_YOUR ASSIGNMENT_.
Reproduce the Monster Manual III interview below word for word, from its first sentence to its last.

_PASSAGE TO READ_.
------------------------------------------------------------

In this month's exclusive interview, the team behind the new Monster Manual III discusses the new look for the Monster Manuals -- not to mention lots of nasty things that will soon go bump in the night in a campaign near you.
Wizards of the Coast: How much of Monster Manual III is new content versus material updated or expanded from previously existing sources?
Chris Perkins: Almost all of the monsters in the Monster Manual III are new. We didn't want to give gamers a bunch of beasties they'd already seen, and we found several interesting monster niches to fill. That said, we felt it was important to update some of the yugoloths (canoloth, mezzoloth, nycaloth, and ultraloth) to v.3.5, and we also updated the 1st edition flind, kenku, and susurrus. We also grabbed a handful of monsters from Dragon Magazine.
Gwendolyn Kestrel: The range and diversity of monsters in the book is delightful. There are many completely new fantastic creatures such as the protean scourge and the witch knife, whose names alone inspire me to include them in my campaign.

------------------------------------------------------------

_THE DATA_.
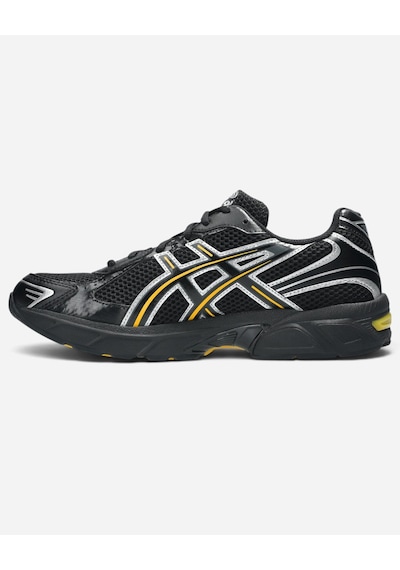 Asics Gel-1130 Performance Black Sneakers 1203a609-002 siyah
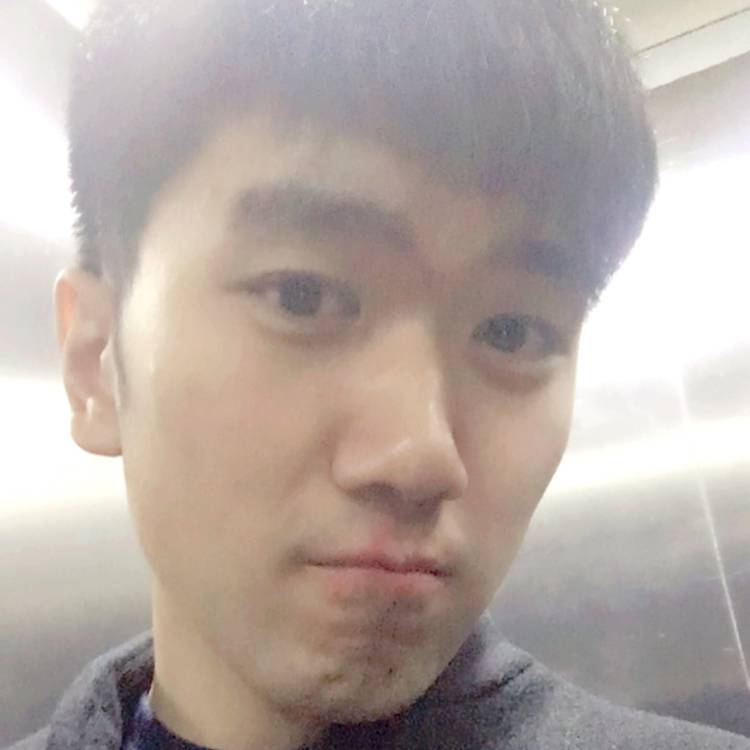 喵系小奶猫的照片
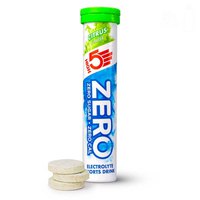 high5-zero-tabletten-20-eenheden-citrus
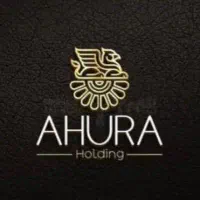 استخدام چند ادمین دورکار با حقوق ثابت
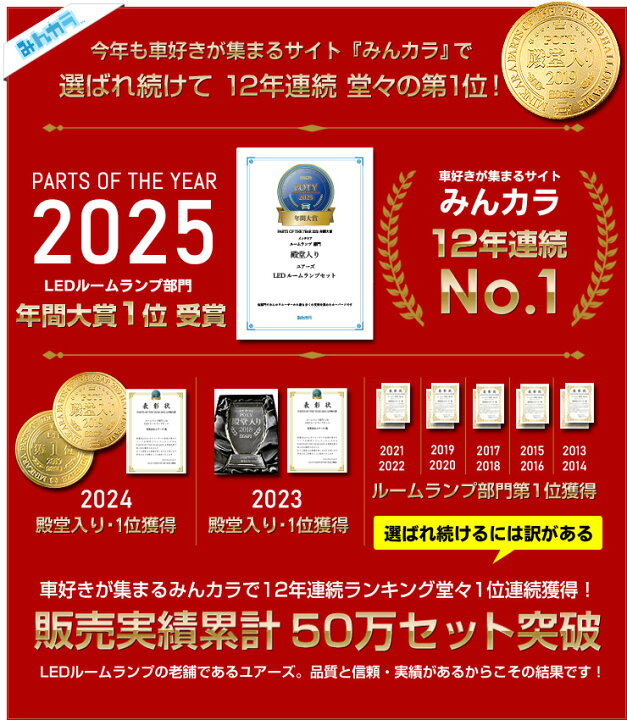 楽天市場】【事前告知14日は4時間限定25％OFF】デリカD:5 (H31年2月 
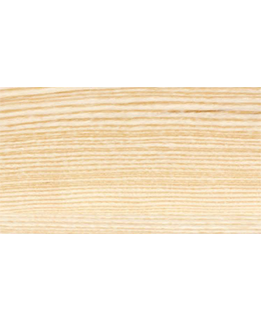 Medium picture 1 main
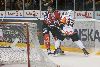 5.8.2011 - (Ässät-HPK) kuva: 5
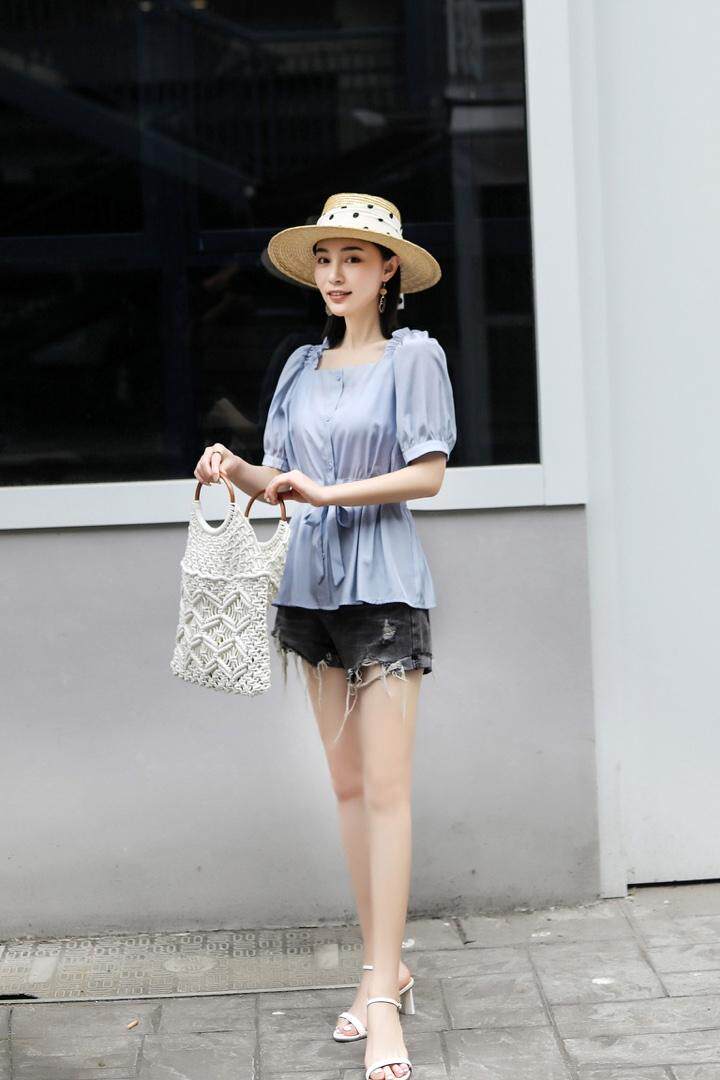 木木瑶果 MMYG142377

------------------------------------------------------------

_RESPONSE FOR THIS EXERCISE_.
In this month's exclusive interview, the team behind the new Monster Manual III discusses the new look for the Monster Manuals -- not to mention lots of nasty things that will soon go bump in the night in a campaign near you.
Wizards of the Coast: How much of Monster Manual III is new content versus material updated or expanded from previously existing sources?
Chris Perkins: Almost all of the monsters in the Monster Manual III are new. We didn't want to give gamers a bunch of beasties they'd already seen, and we found several interesting monster niches to fill. That said, we felt it was important to update some of the yugoloths (canoloth, mezzoloth, nycaloth, and ultraloth) to v.3.5, and we also updated the 1st edition flind, kenku, and susurrus. We also grabbed a handful of monsters from Dragon Magazine.
Gwendolyn Kestrel: The range and diversity of monsters in the book is delightful. There are many completely new fantastic creatures such as the protean scourge and the witch knife, whose names alone inspire me to include them in my campaign.